На обед тащили котлы со щами, вонючими и перепрелыми, или с перловым супом — другой перемены не было. Суп наливали в алюминиевые чашки, вроде собачьих, и совали в форточки дверей. Иногда попадался кусочек жилистого мяса, величиной с мелкую гальку. «Политическим», то есть коммунисткам, давали мясные щи получше. На второе всем была совершенно переваренная каша, превращенная в клейкую массу, вроде сырого теста.
Еда была отвратная; не голод, а сознание необходимости есть заставляло проглатывать немного пищи. После обеда разрешалось прилечь на два часа. Почти всегда — тяжелый сон, с кошмарными предчувствиями, страхом, горем, был все же лучше тюремной пустоты.
В четыре часа кричат:
— Вставать!
Вечер убить легче, чем день, когда все привыкли работать. Мы: вспоминаем, говорим: жизнь прошлых лет кажется богатой, яркой, длинной. Все оцениваешь заново, как перед смертью. Но когда все отмерло и сведено к существованию в каменном мешке, смерть можно встретить равнодушно. Страшнее мысль о ссылке. Кто-то написал на стенке наивные по форме, но для нас — щемящие стихи:
А, может быть, в ссылке,
В дощатой казарме,
Где буря несет в щели снег,
Мы вспомним Шпалерку,
Железную койку,
Закрытую наглухо дверь…
Неужели нас доведут до того, что мы будем жалеть о Шпалерке? Живы, кормят, работать не надо — что еще нужно? Одна забота: убить время, как будто оно, это время в заточении, — не из нашей жизни, как будто каждый тюремный день не поглощает нескольких вольных, которые одни имеют смысл.

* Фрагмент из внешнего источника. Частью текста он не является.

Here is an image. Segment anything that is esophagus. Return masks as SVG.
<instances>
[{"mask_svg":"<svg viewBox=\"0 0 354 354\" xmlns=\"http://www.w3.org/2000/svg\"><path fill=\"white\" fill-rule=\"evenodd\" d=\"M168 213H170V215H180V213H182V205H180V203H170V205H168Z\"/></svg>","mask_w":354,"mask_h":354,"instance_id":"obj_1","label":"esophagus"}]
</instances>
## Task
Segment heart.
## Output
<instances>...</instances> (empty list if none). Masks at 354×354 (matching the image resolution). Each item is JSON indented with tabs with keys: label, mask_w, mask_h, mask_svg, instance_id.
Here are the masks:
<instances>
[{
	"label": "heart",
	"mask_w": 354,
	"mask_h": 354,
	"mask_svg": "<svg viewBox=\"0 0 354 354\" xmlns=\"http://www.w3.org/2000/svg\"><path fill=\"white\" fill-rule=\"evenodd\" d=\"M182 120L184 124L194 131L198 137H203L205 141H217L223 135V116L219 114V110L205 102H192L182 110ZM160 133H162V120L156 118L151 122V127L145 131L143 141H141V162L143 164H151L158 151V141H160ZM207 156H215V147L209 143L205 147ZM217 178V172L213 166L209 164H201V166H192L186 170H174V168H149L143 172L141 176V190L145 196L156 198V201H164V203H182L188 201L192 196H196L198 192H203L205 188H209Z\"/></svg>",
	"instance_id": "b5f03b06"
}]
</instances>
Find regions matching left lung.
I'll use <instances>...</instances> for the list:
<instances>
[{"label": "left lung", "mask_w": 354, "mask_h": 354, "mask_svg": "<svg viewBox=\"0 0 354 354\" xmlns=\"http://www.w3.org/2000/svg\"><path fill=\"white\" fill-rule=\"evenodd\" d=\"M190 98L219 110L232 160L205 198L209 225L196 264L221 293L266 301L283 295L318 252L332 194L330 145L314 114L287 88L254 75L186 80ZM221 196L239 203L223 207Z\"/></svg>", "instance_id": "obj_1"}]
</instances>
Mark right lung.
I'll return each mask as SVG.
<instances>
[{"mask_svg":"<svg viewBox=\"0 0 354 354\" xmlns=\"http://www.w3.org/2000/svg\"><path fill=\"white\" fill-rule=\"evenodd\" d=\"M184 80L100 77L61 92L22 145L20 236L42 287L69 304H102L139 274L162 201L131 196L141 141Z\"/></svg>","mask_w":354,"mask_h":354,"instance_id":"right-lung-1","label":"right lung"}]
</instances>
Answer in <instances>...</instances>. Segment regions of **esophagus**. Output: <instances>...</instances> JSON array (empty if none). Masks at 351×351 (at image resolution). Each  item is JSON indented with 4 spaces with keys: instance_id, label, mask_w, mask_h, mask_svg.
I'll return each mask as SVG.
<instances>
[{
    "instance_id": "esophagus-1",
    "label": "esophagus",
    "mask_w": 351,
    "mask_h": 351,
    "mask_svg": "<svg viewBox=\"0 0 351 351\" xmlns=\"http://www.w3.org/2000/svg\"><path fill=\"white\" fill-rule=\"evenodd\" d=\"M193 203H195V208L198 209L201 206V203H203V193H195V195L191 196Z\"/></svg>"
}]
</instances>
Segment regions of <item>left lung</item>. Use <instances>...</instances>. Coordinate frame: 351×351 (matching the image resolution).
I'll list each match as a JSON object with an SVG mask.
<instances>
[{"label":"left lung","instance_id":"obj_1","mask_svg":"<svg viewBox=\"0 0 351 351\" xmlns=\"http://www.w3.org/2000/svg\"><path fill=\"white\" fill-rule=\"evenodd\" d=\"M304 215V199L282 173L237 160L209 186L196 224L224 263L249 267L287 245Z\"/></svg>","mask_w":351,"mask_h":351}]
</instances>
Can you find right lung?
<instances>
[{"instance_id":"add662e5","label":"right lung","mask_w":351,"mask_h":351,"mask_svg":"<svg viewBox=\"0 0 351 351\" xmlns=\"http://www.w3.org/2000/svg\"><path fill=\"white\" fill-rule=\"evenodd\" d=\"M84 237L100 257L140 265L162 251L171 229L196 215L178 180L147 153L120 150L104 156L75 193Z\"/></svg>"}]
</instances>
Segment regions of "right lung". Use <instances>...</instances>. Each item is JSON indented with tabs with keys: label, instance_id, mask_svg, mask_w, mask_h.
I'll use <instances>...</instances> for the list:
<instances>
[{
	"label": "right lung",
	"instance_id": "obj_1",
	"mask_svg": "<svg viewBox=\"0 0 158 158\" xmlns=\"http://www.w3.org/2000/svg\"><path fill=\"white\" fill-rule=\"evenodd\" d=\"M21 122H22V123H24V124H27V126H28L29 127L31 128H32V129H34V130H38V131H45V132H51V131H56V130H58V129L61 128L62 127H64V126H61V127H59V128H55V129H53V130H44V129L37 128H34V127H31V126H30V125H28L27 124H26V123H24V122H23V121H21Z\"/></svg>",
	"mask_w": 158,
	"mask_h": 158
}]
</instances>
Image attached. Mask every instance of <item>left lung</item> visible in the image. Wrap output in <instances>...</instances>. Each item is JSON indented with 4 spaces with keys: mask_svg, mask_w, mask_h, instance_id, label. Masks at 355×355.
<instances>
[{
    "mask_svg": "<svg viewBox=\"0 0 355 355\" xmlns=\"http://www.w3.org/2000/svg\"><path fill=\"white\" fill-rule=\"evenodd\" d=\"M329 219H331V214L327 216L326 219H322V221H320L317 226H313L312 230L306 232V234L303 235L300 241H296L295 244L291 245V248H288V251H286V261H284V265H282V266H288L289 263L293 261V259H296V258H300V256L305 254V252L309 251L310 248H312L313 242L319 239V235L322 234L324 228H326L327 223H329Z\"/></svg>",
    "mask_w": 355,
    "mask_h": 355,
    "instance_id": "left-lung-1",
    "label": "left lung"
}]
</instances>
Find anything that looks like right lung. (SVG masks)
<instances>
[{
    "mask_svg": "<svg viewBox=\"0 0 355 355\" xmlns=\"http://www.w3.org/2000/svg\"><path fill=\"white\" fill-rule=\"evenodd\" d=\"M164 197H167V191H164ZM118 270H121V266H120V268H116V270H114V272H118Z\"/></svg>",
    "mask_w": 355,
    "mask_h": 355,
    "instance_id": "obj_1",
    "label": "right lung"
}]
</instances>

Невероятны пытки, которые применяет ГПУ, холодеет сердце при мысли о том, что может делаться в непроницаемых тюремных стенах, но есть минуты, когда в отчаянии от яда тоски и безделья, разъедающего душу, иссушающего мозг, хотелось бы физической боли, страданий, чего-то ощутимого, с чем можно бороться, чему противостоять, чтобы только не поддаваться бессмысленному небытию и разложению, которыми проникнута тюрьма.